### What to work on:
Rewrite the records starting at the line that contains "Based on what" and ending at the last line of the records, keeping every line, and add 51 to each distance given in the answers.
☆ ☆ ☆ ☆ ☆ ☆ ☆
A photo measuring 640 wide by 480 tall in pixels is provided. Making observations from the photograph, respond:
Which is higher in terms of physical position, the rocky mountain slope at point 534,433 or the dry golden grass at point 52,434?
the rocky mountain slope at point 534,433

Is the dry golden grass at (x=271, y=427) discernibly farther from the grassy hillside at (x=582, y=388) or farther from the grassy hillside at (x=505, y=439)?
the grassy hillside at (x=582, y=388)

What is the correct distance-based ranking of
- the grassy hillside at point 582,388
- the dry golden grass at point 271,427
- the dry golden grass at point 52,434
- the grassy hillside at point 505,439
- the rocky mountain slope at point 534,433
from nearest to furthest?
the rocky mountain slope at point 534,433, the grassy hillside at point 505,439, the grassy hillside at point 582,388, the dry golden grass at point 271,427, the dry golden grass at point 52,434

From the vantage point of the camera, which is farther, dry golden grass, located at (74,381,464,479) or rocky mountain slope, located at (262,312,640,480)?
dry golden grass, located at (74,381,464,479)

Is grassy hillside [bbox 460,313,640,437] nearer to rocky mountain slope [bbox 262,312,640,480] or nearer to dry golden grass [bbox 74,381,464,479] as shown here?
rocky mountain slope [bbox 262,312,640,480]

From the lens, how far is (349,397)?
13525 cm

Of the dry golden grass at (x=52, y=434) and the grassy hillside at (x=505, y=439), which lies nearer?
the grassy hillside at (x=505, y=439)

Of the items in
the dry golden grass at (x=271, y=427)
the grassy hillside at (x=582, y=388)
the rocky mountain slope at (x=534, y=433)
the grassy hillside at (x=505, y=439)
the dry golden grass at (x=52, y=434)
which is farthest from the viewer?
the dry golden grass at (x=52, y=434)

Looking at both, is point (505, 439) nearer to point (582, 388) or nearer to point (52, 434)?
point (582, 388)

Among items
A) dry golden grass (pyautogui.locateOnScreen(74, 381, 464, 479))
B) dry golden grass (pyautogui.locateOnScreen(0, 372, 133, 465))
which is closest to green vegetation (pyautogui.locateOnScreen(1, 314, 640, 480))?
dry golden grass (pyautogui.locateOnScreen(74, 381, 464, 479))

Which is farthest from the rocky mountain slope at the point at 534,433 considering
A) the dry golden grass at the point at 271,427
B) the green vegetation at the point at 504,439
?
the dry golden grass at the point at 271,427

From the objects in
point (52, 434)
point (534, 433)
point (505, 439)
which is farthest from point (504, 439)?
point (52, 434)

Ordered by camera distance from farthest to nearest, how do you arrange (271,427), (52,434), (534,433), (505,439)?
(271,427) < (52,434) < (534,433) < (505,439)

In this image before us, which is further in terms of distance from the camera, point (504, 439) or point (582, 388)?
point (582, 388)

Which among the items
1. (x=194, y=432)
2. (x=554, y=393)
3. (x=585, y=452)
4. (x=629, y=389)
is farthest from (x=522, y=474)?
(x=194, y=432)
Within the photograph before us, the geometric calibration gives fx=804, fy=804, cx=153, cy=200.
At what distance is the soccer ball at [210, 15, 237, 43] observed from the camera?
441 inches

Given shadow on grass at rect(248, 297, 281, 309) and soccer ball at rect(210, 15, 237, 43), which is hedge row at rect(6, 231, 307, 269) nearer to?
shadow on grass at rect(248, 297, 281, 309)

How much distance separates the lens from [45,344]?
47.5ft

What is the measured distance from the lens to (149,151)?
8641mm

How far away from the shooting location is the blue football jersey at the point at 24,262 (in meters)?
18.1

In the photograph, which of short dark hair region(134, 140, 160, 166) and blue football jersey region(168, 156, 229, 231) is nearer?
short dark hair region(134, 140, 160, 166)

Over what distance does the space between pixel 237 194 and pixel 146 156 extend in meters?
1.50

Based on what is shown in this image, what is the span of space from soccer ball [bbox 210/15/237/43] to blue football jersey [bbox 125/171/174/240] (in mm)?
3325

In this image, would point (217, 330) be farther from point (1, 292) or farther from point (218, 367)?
☆ ☆ ☆ ☆ ☆ ☆ ☆
### Finished exercise:
Based on what is shown in this image, what is the span of space from soccer ball [bbox 210/15/237/43] to blue football jersey [bbox 125/171/174/240] (in mm)?
3376

In this image, would point (217, 330) be farther from point (1, 292) or farther from point (218, 367)?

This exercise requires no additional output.